Today that clinic is led by Scott Wagner, a 2010 Fordham Law graduate. “My job is to try to create an environment that’s conducive to the clients getting services in an atmosphere that is dignified and warm,” he says. “Hopefully our response is one where we prioritize each human being as an individual.”

That compassionate approach to serving people in need appeals to Harrison Pidgeon, a Fordham senior who has been volunteering at POTS since his freshman year.

“I came here with Urban Plunge,” he says, referring to Fordham’s pre-orientation volunteer service program. “I knew I wanted to be part of this. Ultimately, I can never have the perspective of someone going through financial difficulty, but I can be here and eat a meal with them.”
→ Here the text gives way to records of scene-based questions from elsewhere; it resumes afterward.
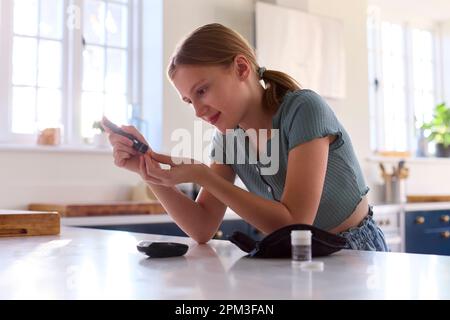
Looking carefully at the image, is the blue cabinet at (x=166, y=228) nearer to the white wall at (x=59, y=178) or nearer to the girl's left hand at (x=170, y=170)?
the white wall at (x=59, y=178)

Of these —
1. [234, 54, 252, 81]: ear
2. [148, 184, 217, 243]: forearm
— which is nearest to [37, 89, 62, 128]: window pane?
[148, 184, 217, 243]: forearm

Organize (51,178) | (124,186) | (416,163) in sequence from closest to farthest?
(51,178), (124,186), (416,163)

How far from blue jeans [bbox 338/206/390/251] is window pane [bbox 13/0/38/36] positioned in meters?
2.53

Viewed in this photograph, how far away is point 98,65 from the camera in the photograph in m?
3.62

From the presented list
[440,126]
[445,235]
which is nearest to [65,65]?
[445,235]

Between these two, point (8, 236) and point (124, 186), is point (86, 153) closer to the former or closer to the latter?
point (124, 186)

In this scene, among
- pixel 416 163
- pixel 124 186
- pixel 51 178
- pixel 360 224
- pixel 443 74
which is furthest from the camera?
pixel 443 74

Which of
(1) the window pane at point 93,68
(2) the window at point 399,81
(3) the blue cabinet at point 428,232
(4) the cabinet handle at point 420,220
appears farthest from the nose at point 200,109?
(2) the window at point 399,81

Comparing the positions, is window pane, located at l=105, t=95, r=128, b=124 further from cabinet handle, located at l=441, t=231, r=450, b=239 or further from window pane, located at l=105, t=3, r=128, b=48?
cabinet handle, located at l=441, t=231, r=450, b=239

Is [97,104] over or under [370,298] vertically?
over

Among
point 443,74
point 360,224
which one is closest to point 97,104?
point 360,224

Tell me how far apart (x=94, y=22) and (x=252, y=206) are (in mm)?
2701

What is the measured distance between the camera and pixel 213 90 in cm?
145
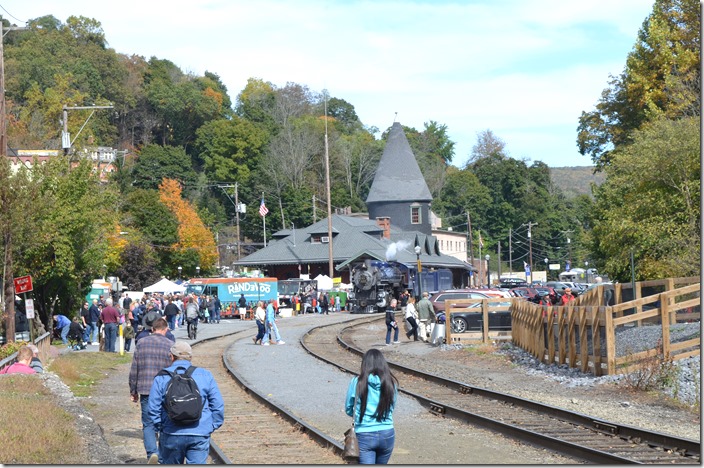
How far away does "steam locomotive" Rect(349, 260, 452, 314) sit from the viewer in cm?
5834

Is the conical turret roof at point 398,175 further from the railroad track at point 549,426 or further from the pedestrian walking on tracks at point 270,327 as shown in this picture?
the railroad track at point 549,426

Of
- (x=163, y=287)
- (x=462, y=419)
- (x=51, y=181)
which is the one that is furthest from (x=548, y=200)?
(x=462, y=419)

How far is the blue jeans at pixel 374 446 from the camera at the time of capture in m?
8.73

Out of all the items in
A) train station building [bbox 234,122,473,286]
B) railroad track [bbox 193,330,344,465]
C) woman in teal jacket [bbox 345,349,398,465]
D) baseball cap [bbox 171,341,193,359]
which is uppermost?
train station building [bbox 234,122,473,286]

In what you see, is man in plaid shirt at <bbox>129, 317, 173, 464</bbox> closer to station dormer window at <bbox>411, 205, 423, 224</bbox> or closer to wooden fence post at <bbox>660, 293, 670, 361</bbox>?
wooden fence post at <bbox>660, 293, 670, 361</bbox>

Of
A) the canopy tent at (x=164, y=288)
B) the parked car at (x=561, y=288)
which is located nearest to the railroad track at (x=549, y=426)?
the parked car at (x=561, y=288)

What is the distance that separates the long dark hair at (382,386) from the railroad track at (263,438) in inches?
139

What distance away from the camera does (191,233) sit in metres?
96.1

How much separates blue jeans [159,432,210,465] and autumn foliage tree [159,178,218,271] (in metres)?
84.5

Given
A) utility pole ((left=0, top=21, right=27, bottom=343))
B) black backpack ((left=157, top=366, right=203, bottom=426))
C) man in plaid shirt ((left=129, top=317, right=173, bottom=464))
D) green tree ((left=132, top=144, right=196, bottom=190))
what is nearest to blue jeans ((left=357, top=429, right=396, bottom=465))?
black backpack ((left=157, top=366, right=203, bottom=426))

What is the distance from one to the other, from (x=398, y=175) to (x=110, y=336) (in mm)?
72405

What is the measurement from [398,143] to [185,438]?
93386 millimetres

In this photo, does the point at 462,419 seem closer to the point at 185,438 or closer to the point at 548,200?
the point at 185,438

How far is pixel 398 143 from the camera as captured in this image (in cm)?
10100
Tucked behind the first-floor dining room at POTS is a pantry that provides groceries to 5,700 families a year. Using a voucher that accords credits based on family size, guests shop among shelves filled with pasta, dry beans, oatmeal, and brown rice, and refrigerators stocked with fresh eggs and produce.

For the past year, Pidgeon has been coming to POTS for Family Club. The 12-week program invites a total of 24 families to meet once a week, on Sundays or Wednesdays. Kids get help with their homework, while adults are paired with case managers who help them set goals and untangle impediments to economic and emotional progress. The centerpiece is a cooking class. Adults learn to make a delicious, nutritious meal, and go home with the ingredients to replicate it on their own. At the end of the evening, everyone shares a meal—together.

Pidgeon, a biology and Spanish major who hopes to become a doctor in a developing country, is as much tutor as big brother, playing easily with young kids and joking around with teenagers. He says POTS feels like home.

“Service has always been a part of my life, but the reason I’ve stayed with the Family Club is I know the kids now,” Pidgeon says. “I have a connection to the Bronx now as a place where I live.”

—Eileen Markey, FCRH ’98, a Bronx-based freelance writer, volunteered at POTS on her first day as a Fordham student. It’s where she met her husband.